[MAICE Dev Log 1] Building a Teaching AI, not just an Answer Bot (Project Overview)

1. Why this project started

In high-school math classrooms, the quality of student questions strongly shapes the quality of AI answers.

In our pilot analysis (N=385), 72.3% of student questions lacked learning context (progress stage, exact difficulty, etc.). We also observed a positive correlation between question quality and answer quality (r=0.691).

In short: vague questions produce vague answers. If the system only gives immediate answers (Freepass mode), students get fewer chances to rethink and refine their own questions.

MAICE (Mathematics AI Chatbot for Education) starts from that gap. Using Bloom’s Taxonomy and Dewey’s Reflective Thinking, it does not always answer immediately; it first helps students clarify what they are actually asking.

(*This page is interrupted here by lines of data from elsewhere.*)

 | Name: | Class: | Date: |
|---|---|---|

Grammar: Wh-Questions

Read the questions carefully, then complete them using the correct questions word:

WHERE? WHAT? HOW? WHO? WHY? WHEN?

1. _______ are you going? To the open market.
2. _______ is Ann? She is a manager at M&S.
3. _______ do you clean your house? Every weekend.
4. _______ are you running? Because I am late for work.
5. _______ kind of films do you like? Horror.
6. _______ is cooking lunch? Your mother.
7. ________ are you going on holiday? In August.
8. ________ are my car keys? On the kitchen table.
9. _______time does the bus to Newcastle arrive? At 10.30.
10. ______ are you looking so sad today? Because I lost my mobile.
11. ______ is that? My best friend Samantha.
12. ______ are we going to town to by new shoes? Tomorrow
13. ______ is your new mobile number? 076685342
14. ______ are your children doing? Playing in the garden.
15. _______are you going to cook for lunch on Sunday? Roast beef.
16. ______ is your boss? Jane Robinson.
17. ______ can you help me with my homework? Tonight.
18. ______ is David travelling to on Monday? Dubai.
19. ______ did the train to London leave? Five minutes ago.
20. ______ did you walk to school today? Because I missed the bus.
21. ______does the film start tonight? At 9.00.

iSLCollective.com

2. Core philosophy: Bloom + Dewey

Bloom’s Taxonomy (K1-K4)

MAICE classifies questions into four knowledge dimensions:

K1 (Factual): direct fact/formula questions
K2 (Conceptual): relationship and principle questions
K3 (Procedural): step-by-step method questions
K4 (Metacognitive): reflection and self-evaluation questions

Dewey’s Reflective Thinking

When a question is unclear, MAICE explicitly triggers a clarification loop aligned with Dewey’s reflective process, especially the problem-definition stage.

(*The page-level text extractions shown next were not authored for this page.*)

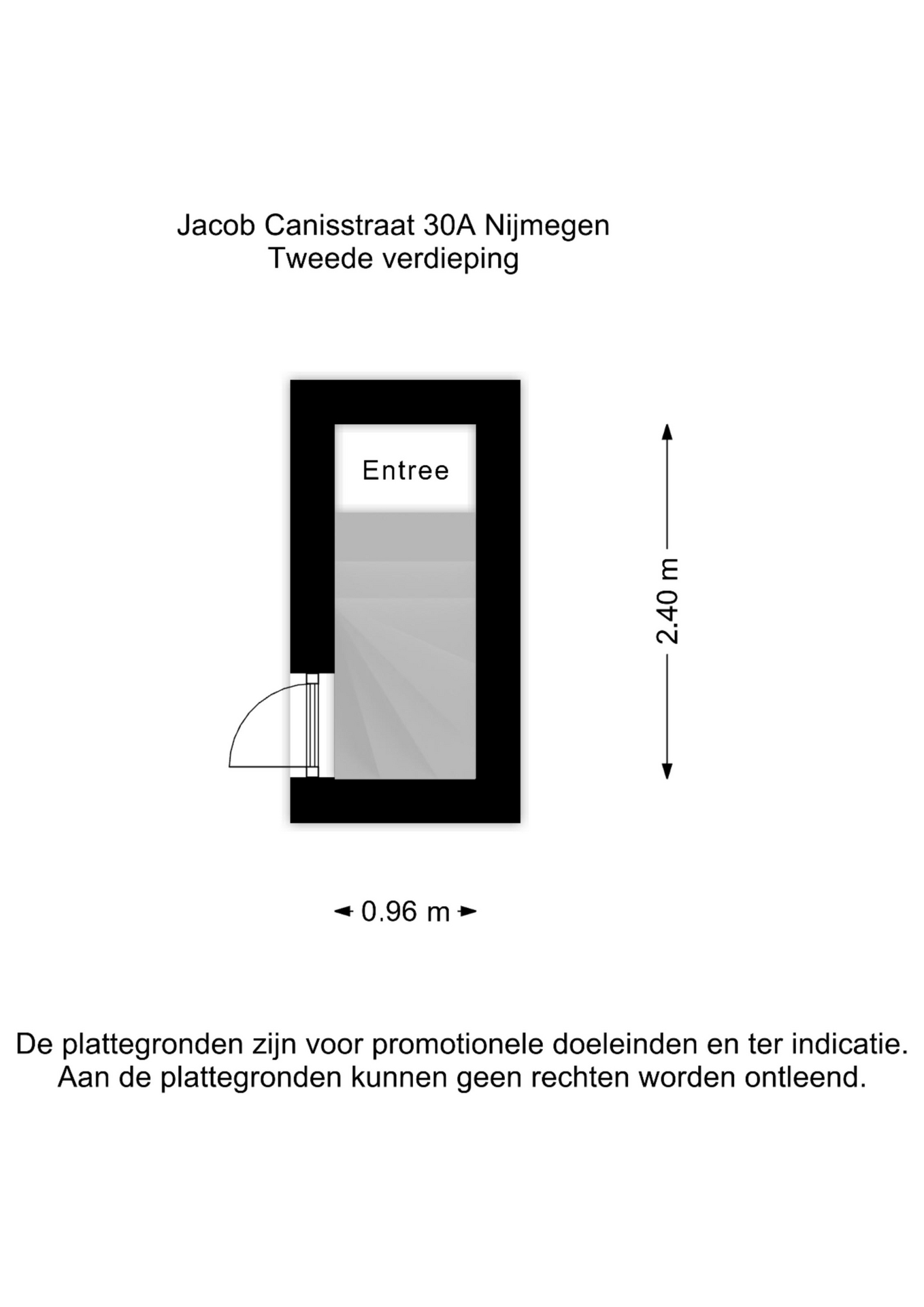 Jacob Canisstraat 30A Nijmegen
Tweede verdieping

Entree

2.40 m

0.96 m

De plattegronden zijn voor promotionele doeleinden en ter indicatie.
Aan de plattegronden kunnen geen rechten worden ontleend.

Instead of answering immediately, it asks: “What exactly do you want to understand?“

3. High-level architecture

MAICE avoids a single monolithic prompt. It uses specialized agents in a microservice architecture.

graph TD
    Client[SvelteKit Frontend] -->|WS/SSE| Gateway[FastAPI Backend]
    Gateway -->|Redis Streams| Classifier[Question Classifier]
    Classifier -->|Pub/Sub| Improver[Question Improver]
    Classifier -->|Pub/Sub| Answer[Answer Generator]
    Answer -->|Stream| Gateway
    Answer -->|Pub/Sub| Observer[Observer Agent]
    Observer -->|Analysis| DB[(PostgreSQL)]

Frontend uses SvelteKit + MathLive for math-friendly input. Backend uses FastAPI + Redis Streams for reliable asynchronous coordination.

4. Core agents

QuestionClassifierAgent (QC): classifies K1-K4 and decides if clarification is needed.
QuestionImprovementAgent (QI): runs clarification prompts to refine unclear questions.
AnswerGeneratorAgent (AG): generates differentiated answers by K-level.
FreepassTriggerAgent (FT): handles immediate-answer mode routing.
ObserverAgent (LO): summarizes sessions and learning traces.

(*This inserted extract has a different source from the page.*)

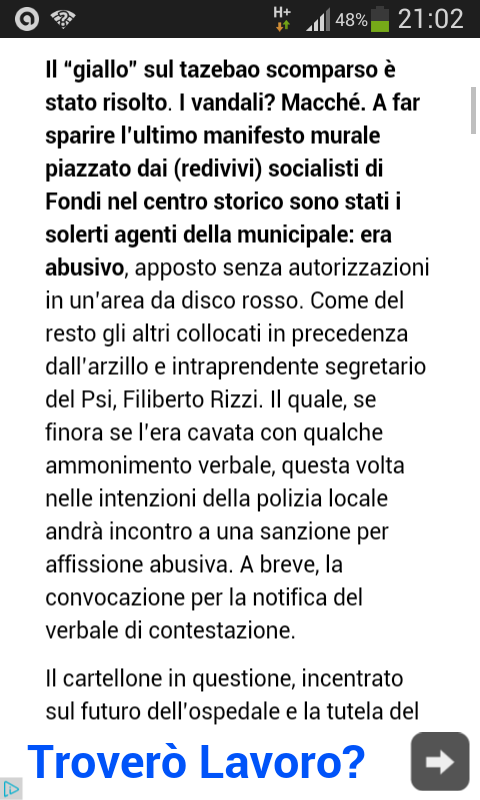 H+ 48% 21:02

Il “giallo” sul tazebao scomparso è stato risolto. I vandali? Macché. A far sparire l’ultimo manifesto murale piazzato dai (redivivi) socialisti di Fondi nel centro storico sono stati i solerti agenti della municipale: era abusivo, apposto senza autorizzazioni in un’area da disco rosso. Come del resto gli altri collocati in precedenza dall’arzillo e intraprendente segretario del Psi, Filiberto Rizzi. Il quale, se finora se l’era cavata con qualche ammonimento verbale, questa volta nelle intenzioni della polizia locale andrà incontro a una sanzione per affissione abusiva. A breve, la convocazione per la notifica del verbale di contestazione.

Il cartellone in questione, incentrato sul futuro dell’ospedale e la tutela del

Troverò Lavoro?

CurriculumTermAgent (curriculum term validation) remained at design stage in this study.

5. A/B test summary

Participants: 58 students (Agent 28 / Freepass 30), 3 weeks, mathematical induction unit.

LLM evaluation (N=284) and teacher evaluation (N=100) both showed Agent advantages in learning-support signals.
Effects were especially visible in the lower quartile (Q1).
In A3 (learning context), Freepass sometimes scored better, suggesting clarification flow can reduce explicitly stated context in some sessions.

LLM-teacher correlation was r=0.754. We treated LLM scoring as a pattern-discovery aid, not a strict absolute grading substitute.

6. Closing

MAICE demonstrates how educational theory can be operationalized in system behavior and evaluated with classroom data.

It improves some dimensions clearly, while revealing trade-offs in others. The following posts cover those implementation and evaluation details by layer.